Стоит мне зайти в комнату, и Костя отбирает у меня коробку с украшениями, тут же принимаясь рыться в стареньких гипсовых фигурках. Он достает Деда Мороза и Снегурочку, внимательно разглядывает их, видимо, что-то вспоминая. Много лет назад, разрисовывая эти игрушки, Костя заявил, что собирается изобразить не просто сказочных героев, а маму и папу, чтобы они, красивые, праздничные, висели еще и на елке. Яна внимательно наблюдает за сыном, и в его взгляде отражаются разноцветные огоньки гирлянд — а еще в глазах будто бы стоят слезы.
— Мам, когда я уеду в универ, можно я возьму их с собой? — Костя смотрит на Яну с легкой, чуть грустной улыбкой. — Они всегда были моими любимыми.
— Конечно, малыш. Ты можешь их забрать, — только Яна может называть нашего сына «малышом».
В итоге я подаю украшения, а Костя с Яной вешают их на пушистые еловые ветки. Вскоре пустых мест в этой идеальной новогодней картинке больше не видно, и Яна наконец-то остается довольна идеальным балансом украшений. Она устраивается на диване, чтобы отдохнуть, а Костя растягивается в кресле. Я сажусь рядом с Яной, облокотившись о спинку дивана, и закидываю ее ноги себе на колени.

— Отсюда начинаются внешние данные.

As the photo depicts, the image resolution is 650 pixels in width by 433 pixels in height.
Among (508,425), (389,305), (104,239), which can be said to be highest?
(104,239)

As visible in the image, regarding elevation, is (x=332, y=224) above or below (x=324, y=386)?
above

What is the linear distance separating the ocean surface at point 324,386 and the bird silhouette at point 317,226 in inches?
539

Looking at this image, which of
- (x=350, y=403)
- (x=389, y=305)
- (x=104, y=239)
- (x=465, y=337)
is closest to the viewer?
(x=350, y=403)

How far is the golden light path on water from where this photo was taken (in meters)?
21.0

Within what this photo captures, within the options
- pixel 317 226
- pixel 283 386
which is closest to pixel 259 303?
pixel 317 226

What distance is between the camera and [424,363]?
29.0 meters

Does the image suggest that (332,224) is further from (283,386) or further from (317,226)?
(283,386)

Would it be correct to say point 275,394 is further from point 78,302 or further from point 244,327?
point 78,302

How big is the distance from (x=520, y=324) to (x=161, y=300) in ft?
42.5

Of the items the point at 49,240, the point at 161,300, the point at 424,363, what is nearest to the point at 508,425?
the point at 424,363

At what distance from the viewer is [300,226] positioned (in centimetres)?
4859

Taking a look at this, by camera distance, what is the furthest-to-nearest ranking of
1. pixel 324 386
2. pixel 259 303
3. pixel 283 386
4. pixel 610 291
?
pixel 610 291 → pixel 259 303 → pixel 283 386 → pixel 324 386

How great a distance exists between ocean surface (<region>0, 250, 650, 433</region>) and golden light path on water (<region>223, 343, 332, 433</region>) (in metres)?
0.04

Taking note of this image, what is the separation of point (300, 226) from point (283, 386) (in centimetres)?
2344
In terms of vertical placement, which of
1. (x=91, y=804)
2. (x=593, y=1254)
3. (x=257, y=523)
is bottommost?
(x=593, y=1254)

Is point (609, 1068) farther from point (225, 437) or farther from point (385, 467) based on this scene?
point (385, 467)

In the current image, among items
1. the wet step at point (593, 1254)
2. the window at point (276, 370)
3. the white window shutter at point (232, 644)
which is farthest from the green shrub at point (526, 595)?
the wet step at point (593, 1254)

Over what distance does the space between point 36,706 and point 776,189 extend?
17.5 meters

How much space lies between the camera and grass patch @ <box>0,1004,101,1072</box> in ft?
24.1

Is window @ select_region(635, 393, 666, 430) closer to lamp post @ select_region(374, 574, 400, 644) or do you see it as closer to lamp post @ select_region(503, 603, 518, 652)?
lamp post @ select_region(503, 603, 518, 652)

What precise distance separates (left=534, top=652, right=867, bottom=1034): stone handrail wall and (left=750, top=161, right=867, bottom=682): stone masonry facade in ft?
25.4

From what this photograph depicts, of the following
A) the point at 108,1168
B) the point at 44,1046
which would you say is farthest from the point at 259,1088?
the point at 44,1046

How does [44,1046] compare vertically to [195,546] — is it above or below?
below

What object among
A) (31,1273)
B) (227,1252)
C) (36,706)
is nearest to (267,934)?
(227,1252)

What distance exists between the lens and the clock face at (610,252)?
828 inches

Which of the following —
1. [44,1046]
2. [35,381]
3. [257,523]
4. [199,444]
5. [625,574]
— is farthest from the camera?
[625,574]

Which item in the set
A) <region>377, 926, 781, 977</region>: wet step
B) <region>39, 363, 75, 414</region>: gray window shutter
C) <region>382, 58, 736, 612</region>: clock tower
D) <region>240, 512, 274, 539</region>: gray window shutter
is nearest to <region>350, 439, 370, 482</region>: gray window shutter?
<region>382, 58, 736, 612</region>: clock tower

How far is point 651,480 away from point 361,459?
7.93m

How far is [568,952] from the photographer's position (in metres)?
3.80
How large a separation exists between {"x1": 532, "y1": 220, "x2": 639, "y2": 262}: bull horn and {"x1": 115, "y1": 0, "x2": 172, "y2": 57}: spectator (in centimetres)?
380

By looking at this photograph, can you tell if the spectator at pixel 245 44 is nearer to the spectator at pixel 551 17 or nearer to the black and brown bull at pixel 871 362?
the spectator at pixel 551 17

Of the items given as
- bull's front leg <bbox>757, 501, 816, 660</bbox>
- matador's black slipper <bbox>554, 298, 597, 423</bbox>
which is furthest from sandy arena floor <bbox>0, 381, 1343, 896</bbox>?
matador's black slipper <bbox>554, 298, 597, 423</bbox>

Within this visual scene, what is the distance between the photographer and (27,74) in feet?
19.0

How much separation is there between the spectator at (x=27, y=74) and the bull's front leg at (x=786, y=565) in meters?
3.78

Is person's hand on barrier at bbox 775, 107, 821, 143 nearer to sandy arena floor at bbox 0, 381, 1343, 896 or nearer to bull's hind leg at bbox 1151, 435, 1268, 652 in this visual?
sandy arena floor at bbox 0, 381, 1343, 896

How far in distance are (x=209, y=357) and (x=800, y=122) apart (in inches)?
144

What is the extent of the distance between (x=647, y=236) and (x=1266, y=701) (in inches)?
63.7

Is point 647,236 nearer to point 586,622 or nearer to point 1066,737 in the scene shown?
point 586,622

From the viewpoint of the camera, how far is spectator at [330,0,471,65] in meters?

Она бросает на меня вопросительный взгляд, но я игнорирую его, не собираясь чувствовать вину за то, что я прикоснулся к ней без разрешения. Вместо этого я аккуратно снимаю с нее носки, чтобы начать массировать напряженные икры и ступни.
— У тебя был тяжелый день, а мы придумали тебе дополнительную работу. Не хочется, чтобы ты завтра мучилась из-за уставших ног. Сейчас посидим тут немного, а потом сходишь в душ, пока я соображу что-нибудь. Ты, наверное, проголодалась.
Выполнить свою часть сделки гораздо сложнее, чем я думал. И не потому, что мне приходится проявлять инициативу, и даже не потому, что забота о Яне — это тяжкий труд. Нет, больнее всего прикасаться к ней и понимать, что ей противна моя ласка. Тяжело вспоминать все те годы, когда я мечтал, чтобы Яна смотрела на меня так, как сейчас смотрит Таня. Как же больно разыгрывать этот спектакль, зная, что в финале нас ждет неизбежный разрыв.
Я не смогу ничего изменить, даже если захочу, сколько бы не пытался.
Даже если я отдам всего себя, Яна никогда не захочет меня снова.